> **EXERCISE AIM**:
Recast the following material as a JSON list of strings, with one string for each line and blank lines omitted.

> **PROVIDED RECORDS**:
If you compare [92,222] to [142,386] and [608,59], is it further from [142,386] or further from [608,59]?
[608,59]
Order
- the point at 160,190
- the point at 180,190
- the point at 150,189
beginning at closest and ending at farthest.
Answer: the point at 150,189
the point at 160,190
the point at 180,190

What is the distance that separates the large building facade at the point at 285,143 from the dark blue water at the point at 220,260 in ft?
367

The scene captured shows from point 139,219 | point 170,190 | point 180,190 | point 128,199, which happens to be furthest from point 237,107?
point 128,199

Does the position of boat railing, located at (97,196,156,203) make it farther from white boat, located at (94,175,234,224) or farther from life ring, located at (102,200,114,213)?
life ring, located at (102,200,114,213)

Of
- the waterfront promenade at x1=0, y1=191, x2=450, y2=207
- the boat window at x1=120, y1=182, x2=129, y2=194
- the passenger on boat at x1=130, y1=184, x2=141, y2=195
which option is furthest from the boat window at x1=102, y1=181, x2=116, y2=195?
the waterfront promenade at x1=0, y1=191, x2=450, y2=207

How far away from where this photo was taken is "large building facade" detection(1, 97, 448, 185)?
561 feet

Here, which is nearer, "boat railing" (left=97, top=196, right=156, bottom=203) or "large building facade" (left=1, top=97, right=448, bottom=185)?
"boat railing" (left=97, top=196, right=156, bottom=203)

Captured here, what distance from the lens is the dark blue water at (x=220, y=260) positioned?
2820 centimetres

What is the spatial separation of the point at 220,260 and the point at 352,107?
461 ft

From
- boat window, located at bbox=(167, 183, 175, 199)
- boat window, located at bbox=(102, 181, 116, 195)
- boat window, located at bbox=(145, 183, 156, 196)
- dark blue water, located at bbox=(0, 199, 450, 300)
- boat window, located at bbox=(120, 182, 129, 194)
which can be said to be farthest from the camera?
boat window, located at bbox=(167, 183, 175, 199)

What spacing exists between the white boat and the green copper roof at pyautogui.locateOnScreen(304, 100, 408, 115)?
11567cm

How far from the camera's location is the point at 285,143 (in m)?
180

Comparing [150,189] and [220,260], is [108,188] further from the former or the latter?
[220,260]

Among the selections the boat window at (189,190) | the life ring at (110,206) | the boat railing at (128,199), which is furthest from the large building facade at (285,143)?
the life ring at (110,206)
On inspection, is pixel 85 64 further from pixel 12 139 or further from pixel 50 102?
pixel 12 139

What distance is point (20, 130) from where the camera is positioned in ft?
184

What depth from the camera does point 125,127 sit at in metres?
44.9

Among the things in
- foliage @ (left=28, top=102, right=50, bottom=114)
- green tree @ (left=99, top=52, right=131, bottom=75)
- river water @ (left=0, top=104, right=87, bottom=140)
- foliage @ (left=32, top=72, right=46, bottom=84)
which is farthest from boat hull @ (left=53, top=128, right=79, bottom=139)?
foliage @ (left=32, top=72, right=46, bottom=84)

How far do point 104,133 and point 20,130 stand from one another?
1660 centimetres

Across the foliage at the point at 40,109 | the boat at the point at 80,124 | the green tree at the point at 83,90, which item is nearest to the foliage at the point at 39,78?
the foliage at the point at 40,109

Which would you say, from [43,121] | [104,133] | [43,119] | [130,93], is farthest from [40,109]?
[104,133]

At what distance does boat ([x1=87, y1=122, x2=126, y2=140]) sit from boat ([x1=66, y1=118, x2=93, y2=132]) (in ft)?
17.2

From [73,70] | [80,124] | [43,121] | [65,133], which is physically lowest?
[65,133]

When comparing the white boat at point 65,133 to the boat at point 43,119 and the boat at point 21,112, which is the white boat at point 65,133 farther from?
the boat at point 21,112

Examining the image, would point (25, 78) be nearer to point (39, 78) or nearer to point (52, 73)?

> **SOLUTION**:
[
  "If you compare [92,222] to [142,386] and [608,59], is it further from [142,386] or further from [608,59]?",
  "[608,59]",
  "Order",
  "- the point at 160,190",
  "- the point at 180,190",
  "- the point at 150,189",
  "beginning at closest and ending at farthest.",
  "Answer: the point at 150,189",
  "the point at 160,190",
  "the point at 180,190",
  "What is the distance that separates the large building facade at the point at 285,143 from the dark blue water at the point at 220,260 in ft?",
  "367",
  "The scene captured shows from point 139,219 | point 170,190 | point 180,190 | point 128,199, which happens to be furthest from point 237,107?",
  "point 128,199",
  "Does the position of boat railing, located at (97,196,156,203) make it farther from white boat, located at (94,175,234,224) or farther from life ring, located at (102,200,114,213)?",
  "life ring, located at (102,200,114,213)",
  "Of",
  "- the waterfront promenade at x1=0, y1=191, x2=450, y2=207",
  "- the boat window at x1=120, y1=182, x2=129, y2=194",
  "- the passenger on boat at x1=130, y1=184, x2=141, y2=195",
  "which option is furthest from the boat window at x1=102, y1=181, x2=116, y2=195?",
  "the waterfront promenade at x1=0, y1=191, x2=450, y2=207",
  "How far away from where this photo was taken is \"large building facade\" detection(1, 97, 448, 185)?",
  "561 feet",
  "Here, which is nearer, \"boat railing\" (left=97, top=196, right=156, bottom=203) or \"large building facade\" (left=1, top=97, right=448, bottom=185)?",
  "\"boat railing\" (left=97, top=196, right=156, bottom=203)",
  "Captured here, what distance from the lens is the dark blue water at (x=220, y=260) positioned?",
  "2820 centimetres",
  "What is the spatial separation of the point at 220,260 and the point at 352,107?",
  "461 ft",
  "From",
  "- boat window, located at bbox=(167, 183, 175, 199)",
  "- boat window, located at bbox=(102, 181, 116, 195)",
  "- boat window, located at bbox=(145, 183, 156, 196)",
  "- dark blue water, located at bbox=(0, 199, 450, 300)",
  "- boat window, located at bbox=(120, 182, 129, 194)",
  "which can be said to be farthest from the camera?",
  "boat window, located at bbox=(167, 183, 175, 199)",
  "What spacing exists between the white boat and the green copper roof at pyautogui.locateOnScreen(304, 100, 408, 115)?",
  "11567cm",
  "How far from the camera's location is the point at 285,143 (in m)?",
  "180",
  "Comparing [150,189] and [220,260], is [108,188] further from the former or the latter?",
  "[220,260]",
  "Among the selections the boat window at (189,190) | the life ring at (110,206) | the boat railing at (128,199), which is furthest from the large building facade at (285,143)?",
  "the life ring at (110,206)",
  "On inspection, is pixel 85 64 further from pixel 12 139 or further from pixel 50 102?",
  "pixel 12 139",
  "What distance is point (20, 130) from where the camera is positioned in ft?",
  "184",
  "What depth from the camera does point 125,127 sit at in metres?",
  "44.9",
  "Among the things in",
  "- foliage @ (left=28, top=102, right=50, bottom=114)",
  "- green tree @ (left=99, top=52, right=131, bottom=75)",
  "- river water @ (left=0, top=104, right=87, bottom=140)",
  "- foliage @ (left=32, top=72, right=46, bottom=84)",
  "which is farthest from boat hull @ (left=53, top=128, right=79, bottom=139)?",
  "foliage @ (left=32, top=72, right=46, bottom=84)",
  "How far do point 104,133 and point 20,130 stand from one another?",
  "1660 centimetres",
  "Across the foliage at the point at 40,109 | the boat at the point at 80,124 | the green tree at the point at 83,90, which item is nearest to the foliage at the point at 39,78?",
  "the foliage at the point at 40,109",
  "Which would you say, from [43,121] | [104,133] | [43,119] | [130,93], is farthest from [40,109]?",
  "[104,133]",
  "At what distance does boat ([x1=87, y1=122, x2=126, y2=140]) sit from boat ([x1=66, y1=118, x2=93, y2=132]) (in ft)?",
  "17.2",
  "From [73,70] | [80,124] | [43,121] | [65,133], which is physically lowest?",
  "[65,133]",
  "When comparing the white boat at point 65,133 to the boat at point 43,119 and the boat at point 21,112, which is the white boat at point 65,133 farther from?",
  "the boat at point 21,112",
  "Examining the image, would point (25, 78) be nearer to point (39, 78) or nearer to point (52, 73)?"
]